#### Texto propuesto
La idea puede parecer atractiva: no abrir más déficits públicos, recortar la presión fiscal y fiarlo todo a un crecimiento económico que inundará de nuevos ingresos las arcas públicas. Una tesis abstracta que no se sustenta en casos robustos de historia económica. Prácticamente en ninguno. Y que retrotrae tales planteamientos a los preceptos conocidos a principios de los años 1980, con el presidente norteamericano Ronald Reagan y la famosa, por fallida, curva de Laffer. Todo un despropósito en economía, incapaz de llevar a buen puerto lo que se preconizaba como positivo. El recordatorio es pertinente: la aplicación de ese recetario –menos gasto social, reducción de impuestos– llevó a las cuentas públicas de Estados Unidos a una situación dramática a fines de los años ochenta, caracterizada, precisamente, por la generación de déficits draconianos y un incremento monumental de la deuda pública. Este y no otro, abstracto y teórico, es el corolario de tal planteamiento en política económica, que es el que defiende Casado y su gurú económico, Daniel Lacalle. Éste, nos ha obsequiado recientemente con una retahíla de reducciones tributarias de gran calado, abonadas con toda una fraseología liberalizadora y simplona, pero que no acierta a explicar cómo es posible multiplicar panes y peces mientras se reducen las capacidades de generación de ingresos y, al mismo tiempo, se colapsan posibles vías de inversión y asignación de recursos a partir del gasto público. Lacalle debería conocer toda una potente literatura económica, que emana del FMI con Olivier Blanchard y sus trabajos sobre los multiplicadores, para ser más cauteloso y menos aguerrido en sus soflamas ideologizantes. Porque la oposición frontal a la nueva senda de déficit –que implicaría pasar del 1,8% sobre PIB en 2019 al 0,4% en 2021, todo santificado por Bruselas: perdóneseme la insistencia en este punto– no obedece a elementos de carácter técnico, que comportaran la imposibilidad de su aplicación o a la previsión de un posible desfase presupuestario importante. Es, pura y simplemente, una posición ideológica de enorme dureza –aplaudida además por la FAES de Aznar–, cuyas consecuencias las van a pagar los ciudadanos, en forma de menor disponibilidad de dinero para sus necesidades esenciales, la Sanidad, la Educación, la Seguridad Social y las pensiones. Este es el meollo del tema, y no otro. Que no se nos engañe.

#### Enunciado
Responde, por favor, estas preguntas sobre el texto acerca de la política fiscal:
(a) ¿Con qué presidente norteamericano y con qué curva vincula el texto esos planteamientos?
(b) ¿De qué porcentaje de déficit sobre PIB en 2019 a cuál en 2021 pasaría la nueva senda?
(c) ¿Qué fundación aplaude esa posición ideológica, según el texto?

#### Ítems mostrados
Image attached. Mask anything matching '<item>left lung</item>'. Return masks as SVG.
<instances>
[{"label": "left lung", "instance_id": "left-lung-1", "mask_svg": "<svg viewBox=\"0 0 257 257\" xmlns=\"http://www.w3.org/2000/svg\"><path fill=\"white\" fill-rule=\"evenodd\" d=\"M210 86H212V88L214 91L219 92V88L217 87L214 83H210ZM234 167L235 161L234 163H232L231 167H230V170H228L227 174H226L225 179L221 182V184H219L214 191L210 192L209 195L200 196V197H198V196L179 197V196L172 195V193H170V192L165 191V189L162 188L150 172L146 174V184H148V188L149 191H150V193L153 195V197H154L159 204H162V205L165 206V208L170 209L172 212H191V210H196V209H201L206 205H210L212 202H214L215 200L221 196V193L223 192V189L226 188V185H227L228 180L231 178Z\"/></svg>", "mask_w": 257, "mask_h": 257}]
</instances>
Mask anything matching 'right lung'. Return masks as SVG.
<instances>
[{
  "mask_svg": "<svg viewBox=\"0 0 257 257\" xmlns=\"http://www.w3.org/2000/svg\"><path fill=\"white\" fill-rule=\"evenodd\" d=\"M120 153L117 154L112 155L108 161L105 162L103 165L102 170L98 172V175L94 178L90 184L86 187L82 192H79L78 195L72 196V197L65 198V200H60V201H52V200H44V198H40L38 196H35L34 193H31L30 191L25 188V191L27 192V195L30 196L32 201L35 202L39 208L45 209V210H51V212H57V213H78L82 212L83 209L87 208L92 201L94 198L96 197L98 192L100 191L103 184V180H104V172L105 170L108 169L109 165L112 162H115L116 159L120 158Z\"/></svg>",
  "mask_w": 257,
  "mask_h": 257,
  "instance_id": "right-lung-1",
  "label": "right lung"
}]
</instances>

#### Solución
(a) Con Ronald Reagan y con la curva de Laffer.
(b) Del 1,8% en 2019 al 0,4% en 2021.
(c) La FAES de Aznar.